Boulder boasts seven high-frequency bus lines with catchy, character-verb names like: STAMPEDE, DASH, BOUND, and BOLT, with all of the buses having their own color scheme and identity. It all started back in 1989 when Boulder endeavored to provide a real alternative to the car for its downtown commuters and as a result gave residents direct input into the process. In addition to creating comfy, frequent, pleasant buses, the city also instituted the Eco Pass, a transit card that allows residents to ride buses system-wide for free – more than doubling transit use between 1995 and 2005, from 15% to 34%.

14 Replies to “Now THIS is how bus transit should be done!”

    1. Yes! Can you imagine having a route like the 43 officially named “Vomit Comet” (as I’ve seen and heard it referred to elsewhere) with a logo of a homeless person sleeping across three seats superimposed on a Seattle skyline.

      Route naming and identity input by the public. This needs to happen.

      1. It has been said before – the 8 screams (literally) for electrically powered coaches every day. Followed by the 11, 27, and the south end of the 48 – Metro needs at least another 200 electric coaches, the sooner the better.

  1. With 275 routes, we’d run out of short clever words and have to move to sentences such as 150: “When will this ride ever end?”

  2. I could see this naming convention for the trolley buses.

    In sure in the heck wouldn’t mind a bus that ran to King Street Station throughout Downtown Seattle during the Sounder rush – That would really, really free up a lot of those whom use the bus tunnel for the transfer.

    Then again, there are a lot of buses that already go but a dedicated bus wouldn’t be so bad =D

  3. Great idea, but each bus having its own color scheme is really diametrically opposed to running an efficient system and having enough spare capacity. Are there “normal” buses that fill in for the branded ones in a pinch?

    Also what does this do to their ad revenue?

  4. Now THIS is how bus transit should be done!

    Clean, safe, friendly, frequent and FREE! That’s amazing.

    Obviously a city the size of Seattle can’t have named/themed routes for buses, but we can have color-coded routes for light rail and streetcar. Having traveled in Europe, it makes figuring a system super-easy when lines are all unique colors.

    Maybe I’m a little boring, but the whole name/theme things seems very cheesy and screams of the early 90’s.

    That is incredible that 20% of the population uses transit… and look at all the bicyclists!

  5. Yeah, when I lived in Boulder I never really took the bus much, because with the amazing bike trail system it was usually faster to pedal than drive or wait for a bus, unless there was a snowstorm out.

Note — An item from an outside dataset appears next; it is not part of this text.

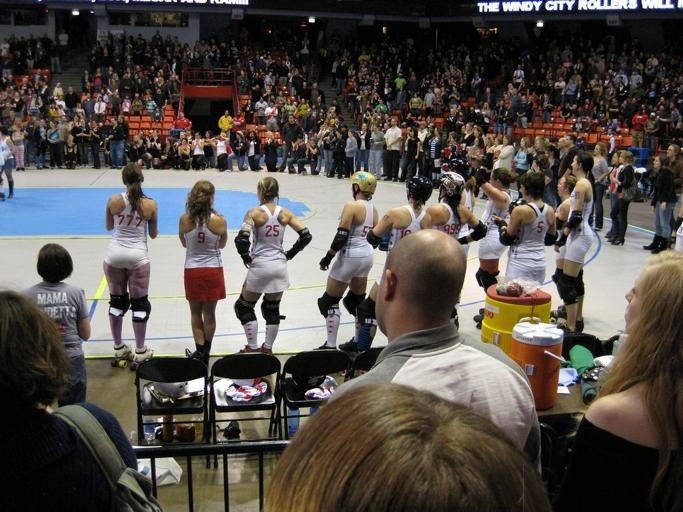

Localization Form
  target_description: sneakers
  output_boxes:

    As for good naming systems, I really like that the regional RTD buses are lettered, rather than numbered. They’re more intuitive and harder to confuse than numbers: the 522 and 532 are easy to mix up, but the N and B (the routes to/from Nederland and Boulder) are pretty distinct. I’m not sure such a system would be so helpful here, but it works really well there.

  6. I just saw this on Streetfilms last night. It was definitely interesting, but I thought the ridership numbers were misleading. Transit agencies can’t count numbers of riders–only numbers of boardings. So, assuming that every trip involves at least a “there and back,” they probably don’t have more than 10,000 actual riders (and probably much fewer than that).

    That said, 20,000 boarding a day in a city of 100,000 is impressive.